The worldwide consistent temperature measurement is assured by the International Temperature Scale of 1990 (ITS-90), which extends from 0.65 K to the highest temperatures, measurable with the aid of Planck's radiation law. The ITS-90 is based on 17 temperature fixed points, to which certain temperatures are assigned. Temperatures between the fixed points are determined from the indication of standard instruments using prescribed interpolation equations [1]. Temperatures above 1234.93 K (961.78[degrees]C)--the freezing point of silver--are, according to ITS-90, to be measured by means of radiation thermometers, whereby the relation between the measuring signals during the measurement of the unknown radiance and the radiance of a cavity is determined on the basis of the temperature of freezing silver (1234.93 K), gold (1337.33 K) or copper (1357.77 K). The unknown temperature is then calculated by means of Planck's radiation law. Simultaneously, temperatures above 1235 K are disseminated by using thermocouples, which are used for the approximation of the ITS-90 in a large temperature range up to about 2450 K.

2. TYPES OF THERMOCOUPLES

Over the years many thermocouple materials have been developed and investigated in a large number of different environments. For most applications in industry and research, a number of material combinations, forming thermocouples of known quality and performance, are available. However, their metrological characteristics can be changed as a result of different environmental influences. Therefore, the choice of a suitable thermocouple is often a compromise by considering different boundary conditions, i.e. temperature range, working atmosphere, mechanical strain and aimed measurement uncertainty.

+++++

- What this exercise asks
A) Answer these questions from the text on temperature measurement, one per line.
(i) On how many temperature fixed points is the ITS-90 based?
(ii) Up to about what temperature are thermocouples used to approximate the ITS-90?
(iii) Which boundary conditions are weighed when choosing a thermocouple?
B) Reproduce from the text on temperature measurement the stretch from "Over the years" through "aimed measurement uncertainty.".

+++++

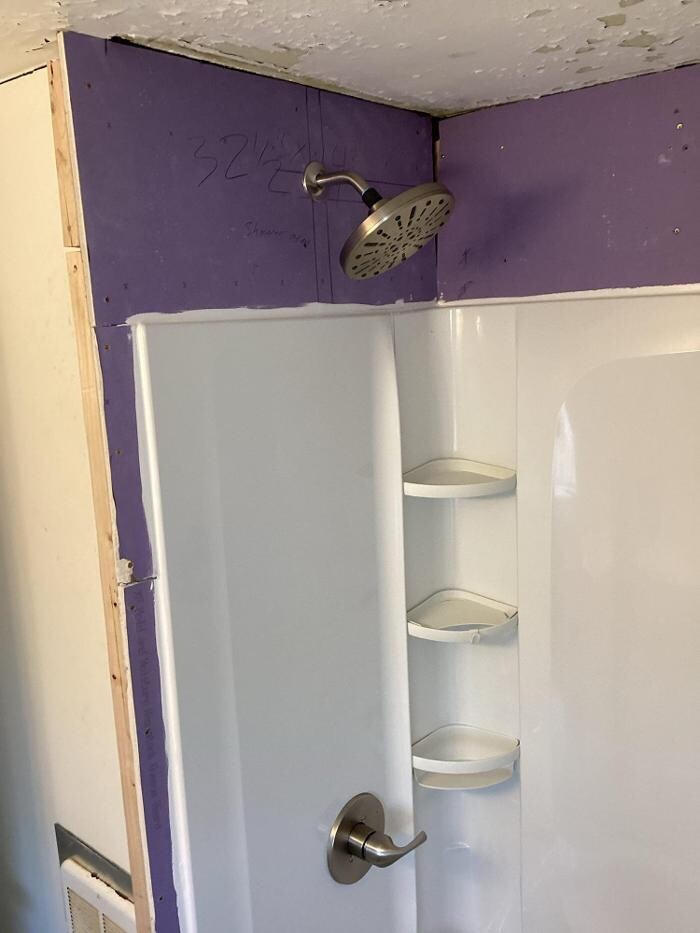 Images 1-800-Plumber +Air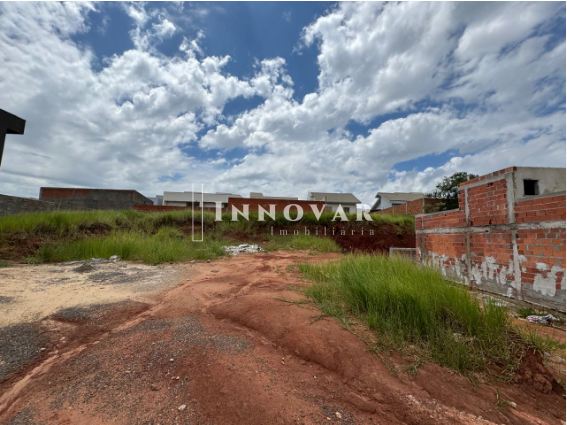 Terreno Arroio da Manteiga São Leopoldo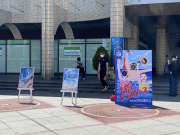 �_�˃A�m�}���[ No.3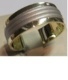 RW41013.jpg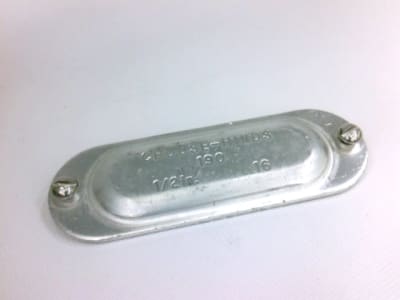 EATON CORPORATION 190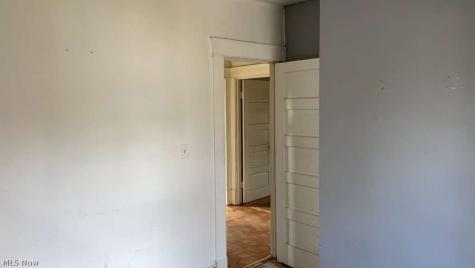 417 Cleveland Road Cleveland OH 44108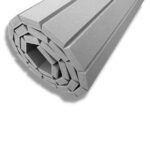Roll Out XPE Mat 33KG 3x1.5M - Image 10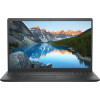 Dell Inspiron 15 3511 (T40HF) - зображення 1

+++++

- Solutions to the tasks
A)
(i) 17
(ii) About 2450 K
(iii) Temperature range, working atmosphere, mechanical strain and aimed measurement uncertainty

B)
Over the years many thermocouple materials have been developed and investigated in a large number of different environments. For most applications in industry and research, a number of material combinations, forming thermocouples of known quality and performance, are available. However, their metrological characteristics can be changed as a result of different environmental influences. Therefore, the choice of a suitable thermocouple is often a compromise by considering different boundary conditions, i.e. temperature range, working atmosphere, mechanical strain and aimed measurement uncertainty.